# start of INPUT FOR THIS TASK

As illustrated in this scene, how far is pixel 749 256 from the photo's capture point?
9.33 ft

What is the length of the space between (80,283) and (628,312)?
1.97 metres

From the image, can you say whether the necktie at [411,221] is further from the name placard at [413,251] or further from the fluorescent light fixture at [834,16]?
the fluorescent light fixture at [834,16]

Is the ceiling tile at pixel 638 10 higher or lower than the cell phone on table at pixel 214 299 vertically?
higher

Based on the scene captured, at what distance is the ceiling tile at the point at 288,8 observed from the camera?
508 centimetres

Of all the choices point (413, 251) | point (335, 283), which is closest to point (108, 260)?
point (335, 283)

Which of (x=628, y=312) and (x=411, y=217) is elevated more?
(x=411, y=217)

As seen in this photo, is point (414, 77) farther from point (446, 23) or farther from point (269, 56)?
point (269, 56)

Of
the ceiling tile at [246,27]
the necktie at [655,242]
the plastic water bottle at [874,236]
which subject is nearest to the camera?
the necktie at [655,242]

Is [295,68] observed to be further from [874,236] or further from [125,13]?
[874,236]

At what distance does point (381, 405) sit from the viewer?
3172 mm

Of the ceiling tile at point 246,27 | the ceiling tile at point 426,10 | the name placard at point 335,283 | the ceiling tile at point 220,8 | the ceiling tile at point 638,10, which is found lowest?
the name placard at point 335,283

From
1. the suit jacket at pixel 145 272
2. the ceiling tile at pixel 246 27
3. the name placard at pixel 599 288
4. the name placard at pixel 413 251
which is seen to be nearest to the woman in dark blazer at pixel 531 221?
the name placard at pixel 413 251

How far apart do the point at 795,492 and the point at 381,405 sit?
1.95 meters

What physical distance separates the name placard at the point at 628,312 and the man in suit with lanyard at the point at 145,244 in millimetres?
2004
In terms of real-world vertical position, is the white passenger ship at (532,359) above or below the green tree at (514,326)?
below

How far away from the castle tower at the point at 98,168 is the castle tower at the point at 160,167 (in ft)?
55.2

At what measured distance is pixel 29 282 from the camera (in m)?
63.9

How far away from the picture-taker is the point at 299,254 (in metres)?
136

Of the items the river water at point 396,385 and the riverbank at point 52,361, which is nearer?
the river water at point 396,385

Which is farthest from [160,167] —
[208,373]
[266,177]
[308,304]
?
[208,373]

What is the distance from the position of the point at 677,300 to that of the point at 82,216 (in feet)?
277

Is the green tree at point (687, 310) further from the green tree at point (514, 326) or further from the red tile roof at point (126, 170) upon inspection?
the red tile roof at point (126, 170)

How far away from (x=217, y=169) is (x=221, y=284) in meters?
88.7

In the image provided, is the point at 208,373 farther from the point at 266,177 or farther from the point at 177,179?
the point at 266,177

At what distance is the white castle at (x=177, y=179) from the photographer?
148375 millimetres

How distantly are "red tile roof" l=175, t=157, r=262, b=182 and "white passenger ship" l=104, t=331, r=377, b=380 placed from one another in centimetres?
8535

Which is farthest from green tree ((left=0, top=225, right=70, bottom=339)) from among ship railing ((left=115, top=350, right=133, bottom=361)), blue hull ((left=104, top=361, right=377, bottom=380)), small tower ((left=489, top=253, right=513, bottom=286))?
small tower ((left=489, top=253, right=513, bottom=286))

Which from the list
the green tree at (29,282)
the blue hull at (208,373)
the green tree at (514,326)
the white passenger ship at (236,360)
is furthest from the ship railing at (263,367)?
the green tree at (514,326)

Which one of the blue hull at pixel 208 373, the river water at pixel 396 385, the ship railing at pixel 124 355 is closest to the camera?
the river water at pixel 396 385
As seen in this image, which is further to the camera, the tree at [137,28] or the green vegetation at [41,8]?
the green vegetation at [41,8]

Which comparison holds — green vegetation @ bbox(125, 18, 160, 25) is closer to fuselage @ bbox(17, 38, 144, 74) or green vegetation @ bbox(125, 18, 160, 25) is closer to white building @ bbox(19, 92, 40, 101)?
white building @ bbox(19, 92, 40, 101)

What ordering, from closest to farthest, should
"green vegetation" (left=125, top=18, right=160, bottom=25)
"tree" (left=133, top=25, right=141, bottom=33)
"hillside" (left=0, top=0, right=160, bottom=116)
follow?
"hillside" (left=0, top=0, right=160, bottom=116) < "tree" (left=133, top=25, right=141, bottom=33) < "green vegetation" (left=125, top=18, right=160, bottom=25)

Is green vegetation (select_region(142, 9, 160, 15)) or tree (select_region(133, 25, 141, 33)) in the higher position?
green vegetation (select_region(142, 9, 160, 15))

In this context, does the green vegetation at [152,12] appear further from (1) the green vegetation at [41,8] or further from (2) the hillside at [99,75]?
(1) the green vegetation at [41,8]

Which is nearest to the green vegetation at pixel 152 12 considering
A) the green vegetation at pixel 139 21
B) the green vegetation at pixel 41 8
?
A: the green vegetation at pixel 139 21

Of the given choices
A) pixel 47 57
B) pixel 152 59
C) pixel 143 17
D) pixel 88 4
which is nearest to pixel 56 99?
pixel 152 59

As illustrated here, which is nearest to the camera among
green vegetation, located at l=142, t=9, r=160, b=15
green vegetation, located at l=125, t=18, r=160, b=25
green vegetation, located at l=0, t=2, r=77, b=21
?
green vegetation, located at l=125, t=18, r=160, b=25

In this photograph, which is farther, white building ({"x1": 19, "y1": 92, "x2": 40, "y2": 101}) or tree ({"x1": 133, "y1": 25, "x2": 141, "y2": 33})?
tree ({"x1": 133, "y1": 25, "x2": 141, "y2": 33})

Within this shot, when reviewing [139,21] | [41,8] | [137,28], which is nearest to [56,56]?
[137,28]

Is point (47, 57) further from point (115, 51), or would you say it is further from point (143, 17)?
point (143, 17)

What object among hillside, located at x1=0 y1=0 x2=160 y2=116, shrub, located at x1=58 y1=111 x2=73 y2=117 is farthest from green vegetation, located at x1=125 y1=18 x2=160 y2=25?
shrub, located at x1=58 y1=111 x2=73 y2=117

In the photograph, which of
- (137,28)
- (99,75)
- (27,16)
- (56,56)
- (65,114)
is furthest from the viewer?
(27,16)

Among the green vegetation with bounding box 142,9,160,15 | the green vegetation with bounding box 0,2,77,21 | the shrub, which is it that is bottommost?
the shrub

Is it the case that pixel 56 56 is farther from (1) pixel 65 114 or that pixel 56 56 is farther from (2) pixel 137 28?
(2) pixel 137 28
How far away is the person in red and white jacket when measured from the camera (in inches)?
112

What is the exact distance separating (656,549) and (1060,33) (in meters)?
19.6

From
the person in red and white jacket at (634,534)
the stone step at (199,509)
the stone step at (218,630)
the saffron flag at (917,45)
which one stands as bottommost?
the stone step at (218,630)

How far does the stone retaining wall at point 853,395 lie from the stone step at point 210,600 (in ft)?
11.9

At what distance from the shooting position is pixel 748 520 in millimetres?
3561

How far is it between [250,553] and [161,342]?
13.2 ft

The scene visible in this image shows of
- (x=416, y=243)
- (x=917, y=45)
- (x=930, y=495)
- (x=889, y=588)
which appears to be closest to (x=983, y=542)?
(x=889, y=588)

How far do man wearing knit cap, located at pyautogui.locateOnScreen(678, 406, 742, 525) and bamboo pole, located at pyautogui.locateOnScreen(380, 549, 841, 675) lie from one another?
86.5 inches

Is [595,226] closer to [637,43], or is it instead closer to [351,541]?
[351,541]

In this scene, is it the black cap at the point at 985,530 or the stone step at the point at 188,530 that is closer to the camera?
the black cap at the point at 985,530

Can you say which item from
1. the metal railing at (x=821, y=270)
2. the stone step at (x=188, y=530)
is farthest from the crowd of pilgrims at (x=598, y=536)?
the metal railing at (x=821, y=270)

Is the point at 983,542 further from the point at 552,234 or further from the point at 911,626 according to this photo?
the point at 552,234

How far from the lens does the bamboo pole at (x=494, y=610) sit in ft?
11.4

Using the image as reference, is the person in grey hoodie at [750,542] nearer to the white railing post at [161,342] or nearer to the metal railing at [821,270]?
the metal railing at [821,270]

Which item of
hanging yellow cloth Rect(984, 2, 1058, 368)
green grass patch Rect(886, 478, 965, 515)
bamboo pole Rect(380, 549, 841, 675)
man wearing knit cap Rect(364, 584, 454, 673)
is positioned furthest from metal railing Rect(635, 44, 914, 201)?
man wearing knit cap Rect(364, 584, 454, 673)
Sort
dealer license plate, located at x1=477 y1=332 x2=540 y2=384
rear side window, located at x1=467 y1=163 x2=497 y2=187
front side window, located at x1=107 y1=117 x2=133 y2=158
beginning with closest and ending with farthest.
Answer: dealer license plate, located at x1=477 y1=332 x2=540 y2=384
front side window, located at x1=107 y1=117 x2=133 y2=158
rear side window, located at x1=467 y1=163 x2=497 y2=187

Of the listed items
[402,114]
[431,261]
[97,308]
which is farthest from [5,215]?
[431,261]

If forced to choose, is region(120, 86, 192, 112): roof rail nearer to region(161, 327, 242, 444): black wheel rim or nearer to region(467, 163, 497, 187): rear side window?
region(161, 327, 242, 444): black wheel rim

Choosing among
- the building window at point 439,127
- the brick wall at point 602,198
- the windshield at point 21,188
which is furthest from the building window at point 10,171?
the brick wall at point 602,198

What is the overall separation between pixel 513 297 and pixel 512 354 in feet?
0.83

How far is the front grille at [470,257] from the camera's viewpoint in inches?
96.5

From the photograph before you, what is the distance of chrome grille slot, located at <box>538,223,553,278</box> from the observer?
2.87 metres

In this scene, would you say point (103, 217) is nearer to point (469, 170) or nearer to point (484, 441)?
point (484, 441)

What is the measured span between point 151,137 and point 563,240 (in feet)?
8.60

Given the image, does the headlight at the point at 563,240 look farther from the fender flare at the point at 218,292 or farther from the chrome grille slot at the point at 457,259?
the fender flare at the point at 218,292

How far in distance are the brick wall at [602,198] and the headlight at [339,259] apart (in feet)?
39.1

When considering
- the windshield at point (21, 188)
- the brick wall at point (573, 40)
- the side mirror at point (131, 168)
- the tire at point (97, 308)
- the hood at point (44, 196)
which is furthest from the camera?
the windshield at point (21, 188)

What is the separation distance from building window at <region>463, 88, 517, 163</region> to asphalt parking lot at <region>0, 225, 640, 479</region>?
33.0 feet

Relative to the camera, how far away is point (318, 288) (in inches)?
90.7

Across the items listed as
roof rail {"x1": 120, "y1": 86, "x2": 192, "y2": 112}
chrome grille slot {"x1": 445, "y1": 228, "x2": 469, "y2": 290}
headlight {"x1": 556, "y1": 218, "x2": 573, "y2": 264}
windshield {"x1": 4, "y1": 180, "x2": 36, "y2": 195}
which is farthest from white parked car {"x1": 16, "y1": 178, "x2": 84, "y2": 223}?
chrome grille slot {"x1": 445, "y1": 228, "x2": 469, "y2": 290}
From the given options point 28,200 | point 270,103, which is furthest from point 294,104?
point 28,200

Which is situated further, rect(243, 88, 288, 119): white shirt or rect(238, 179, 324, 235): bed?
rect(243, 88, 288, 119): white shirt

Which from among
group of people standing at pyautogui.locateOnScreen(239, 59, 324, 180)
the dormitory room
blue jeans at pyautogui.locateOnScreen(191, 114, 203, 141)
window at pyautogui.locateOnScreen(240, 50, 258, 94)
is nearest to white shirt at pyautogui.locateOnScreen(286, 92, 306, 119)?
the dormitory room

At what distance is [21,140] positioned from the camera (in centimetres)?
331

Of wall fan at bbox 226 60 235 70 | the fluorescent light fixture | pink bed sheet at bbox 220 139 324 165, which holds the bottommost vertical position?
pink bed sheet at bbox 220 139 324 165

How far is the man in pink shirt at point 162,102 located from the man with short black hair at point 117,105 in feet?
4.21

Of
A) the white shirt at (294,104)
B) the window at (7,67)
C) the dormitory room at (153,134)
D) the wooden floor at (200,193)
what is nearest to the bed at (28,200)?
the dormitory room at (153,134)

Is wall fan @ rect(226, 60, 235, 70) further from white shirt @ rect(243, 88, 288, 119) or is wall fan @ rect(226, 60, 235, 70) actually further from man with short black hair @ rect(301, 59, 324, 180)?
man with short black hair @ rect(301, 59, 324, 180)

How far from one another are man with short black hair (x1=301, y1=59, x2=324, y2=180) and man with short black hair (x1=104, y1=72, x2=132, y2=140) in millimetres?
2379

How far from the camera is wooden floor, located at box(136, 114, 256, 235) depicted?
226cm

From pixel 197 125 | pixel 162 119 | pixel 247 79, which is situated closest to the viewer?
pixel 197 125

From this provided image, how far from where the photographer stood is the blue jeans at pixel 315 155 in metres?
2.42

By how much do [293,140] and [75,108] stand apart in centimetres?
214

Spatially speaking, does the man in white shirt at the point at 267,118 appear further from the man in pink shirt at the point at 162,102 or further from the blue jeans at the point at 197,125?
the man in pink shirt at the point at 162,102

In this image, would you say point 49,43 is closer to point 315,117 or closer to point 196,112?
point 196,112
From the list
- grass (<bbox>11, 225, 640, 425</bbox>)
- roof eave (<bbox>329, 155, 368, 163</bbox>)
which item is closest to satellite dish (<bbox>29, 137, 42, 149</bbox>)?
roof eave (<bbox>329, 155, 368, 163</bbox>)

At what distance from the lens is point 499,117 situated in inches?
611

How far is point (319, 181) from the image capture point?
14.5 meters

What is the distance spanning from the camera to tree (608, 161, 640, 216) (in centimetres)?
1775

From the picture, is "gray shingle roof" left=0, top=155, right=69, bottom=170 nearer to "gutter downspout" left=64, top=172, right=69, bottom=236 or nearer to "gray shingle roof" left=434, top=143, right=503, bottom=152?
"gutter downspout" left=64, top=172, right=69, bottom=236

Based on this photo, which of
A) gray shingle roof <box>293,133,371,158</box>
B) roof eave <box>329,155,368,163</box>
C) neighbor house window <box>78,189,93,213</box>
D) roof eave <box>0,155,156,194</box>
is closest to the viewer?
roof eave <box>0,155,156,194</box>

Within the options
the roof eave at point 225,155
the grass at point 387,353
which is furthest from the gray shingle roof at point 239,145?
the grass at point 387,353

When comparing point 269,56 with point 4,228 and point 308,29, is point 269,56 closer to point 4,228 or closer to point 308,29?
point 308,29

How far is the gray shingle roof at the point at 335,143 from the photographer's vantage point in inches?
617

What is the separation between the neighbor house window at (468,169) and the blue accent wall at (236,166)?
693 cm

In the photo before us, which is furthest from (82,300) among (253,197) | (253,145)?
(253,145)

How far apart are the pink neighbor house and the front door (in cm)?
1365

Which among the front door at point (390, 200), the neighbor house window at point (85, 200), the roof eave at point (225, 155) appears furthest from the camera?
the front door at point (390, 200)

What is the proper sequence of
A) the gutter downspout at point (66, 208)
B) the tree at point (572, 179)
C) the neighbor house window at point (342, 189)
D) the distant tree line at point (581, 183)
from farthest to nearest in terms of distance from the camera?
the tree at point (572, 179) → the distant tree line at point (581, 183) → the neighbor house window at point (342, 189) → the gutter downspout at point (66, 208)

# end of INPUT FOR THIS TASK

§ OBJECTIVE
Duplicate the rows above, from the line containing "What physical distance" down to the line containing "148375 millimetres", including both of those lines.

§ THE RESPONSE
What physical distance separates the name placard at the point at 628,312 and the man in suit with lanyard at the point at 145,244 in millimetres?
2004
In terms of real-world vertical position, is the white passenger ship at (532,359) above or below the green tree at (514,326)?
below

How far away from the castle tower at the point at 98,168 is the castle tower at the point at 160,167 (in ft)?
55.2

At what measured distance is pixel 29 282 from the camera (in m)?
63.9

How far away from the picture-taker is the point at 299,254 (in metres)?
136

Of the items the river water at point 396,385 and the riverbank at point 52,361, which is nearer?
the river water at point 396,385

Which is farthest from [160,167] —
[208,373]
[266,177]
[308,304]
?
[208,373]

What is the distance from the position of the point at 677,300 to that of the point at 82,216 (in feet)?
277

Is the green tree at point (687, 310) further from the green tree at point (514, 326) or further from the red tile roof at point (126, 170) upon inspection?
the red tile roof at point (126, 170)

How far away from (x=217, y=169) is (x=221, y=284) in meters?
88.7

In the image provided, is the point at 208,373 farther from the point at 266,177 or farther from the point at 177,179?
the point at 266,177

At what distance is the white castle at (x=177, y=179) from the photographer?
148375 millimetres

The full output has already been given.